_SELECTED EXCERPT_
Unconnected and imperfect as these abstracts are, they are all we can safely give to The Ancient Regime without transgressing our rule; and therefore we must only add, that by his new publication the author has placed another sweet flower among the literary roses, to the cultivation of which we referred at setting out; and produced a very pleasant piece of recreation for all autumnal readers in country seat, or watering place, or rural retreat. Yet we will copy one short paragraph more-reflections on opening the repositories of a deceased person:
"It is always a sad and terrible task-where there is any human feeling left in the heart-that of examining the papers and letters of those who are gone. The records of fruitless affections, of disappointed hopes, of tenderness perhaps misplaced, perhaps turned by the will of fate to scourge the heart that felt it, are there all before our eyes. Side by side, at one view, and in one instant, we have before us the history of a human life, and its sad and awful moral-we have there the picture of every bright enjoyment, of every warm domestic blessing; while, written by the hand of death beneath them, is the terrible truth, 'These are all past away for ever, and so will it soon be with thee likewise!'"
"The Old World." The New World; a Weekly Family Journal of Popular Literature, Science, Art and News. 3.5 (31 Jul 1841), 79.
James' new novel "The Ancient Regime" is to be out this week-but no doubt the Harpers have it already.
"Review 2 -- No Title." Graham's Lady's and Gentleman's Magazine. 19.4 (Oct. 1841) 190.

_SUPPLIED MATERIAL_
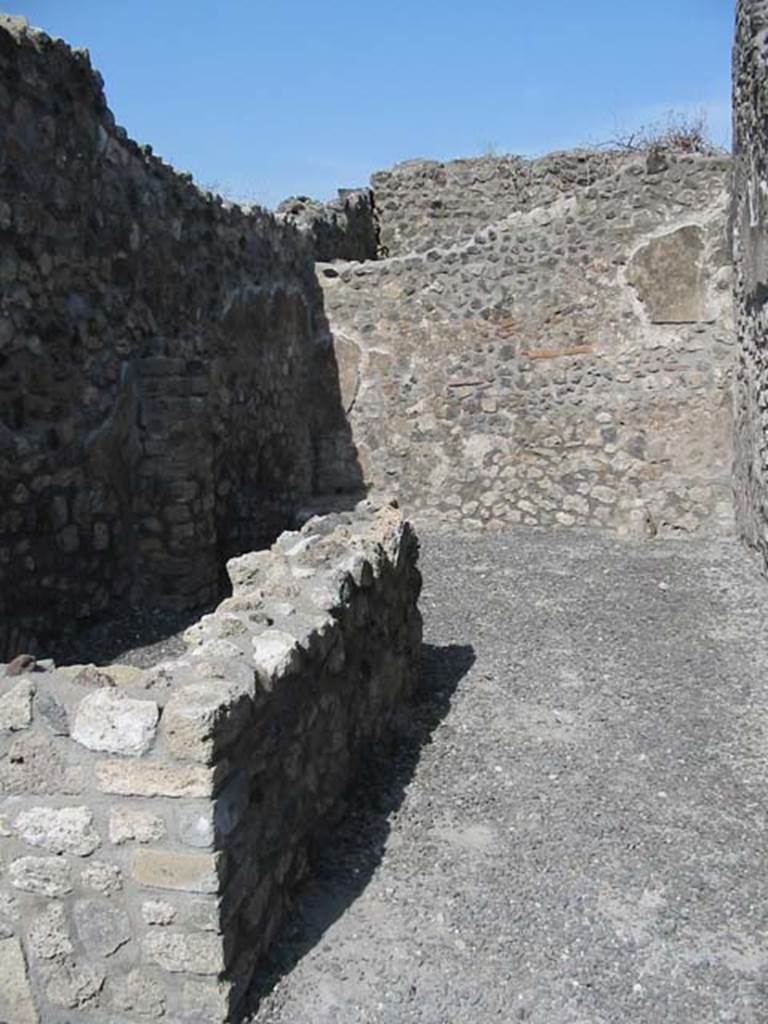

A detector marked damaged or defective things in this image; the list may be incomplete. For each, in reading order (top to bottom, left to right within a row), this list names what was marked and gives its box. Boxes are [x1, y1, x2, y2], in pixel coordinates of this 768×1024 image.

_WHAT TO WORK ON_
[1] Answer these questions from the review excerpt on The Ancient Regime:
(a) In what settings are the autumnal readers pictured?
(b) What does the quoted paragraph call "always a sad and terrible task"?
(c) Who, according to the note on the new novel, may already have it?
[2] Repeat, word for word, the part of the review excerpt running from "James' new novel" to "(Oct. 1841) 190.".

_ANSWERS BY TASK_
[1]
(a) In a country seat, a watering place, or a rural retreat.
(b) Examining the papers and letters of those who are gone.
(c) The Harpers.

[2]
James' new novel "The Ancient Regime" is to be out this week-but no doubt the Harpers have it already.
"Review 2 -- No Title." Graham's Lady's and Gentleman's Magazine. 19.4 (Oct. 1841) 190.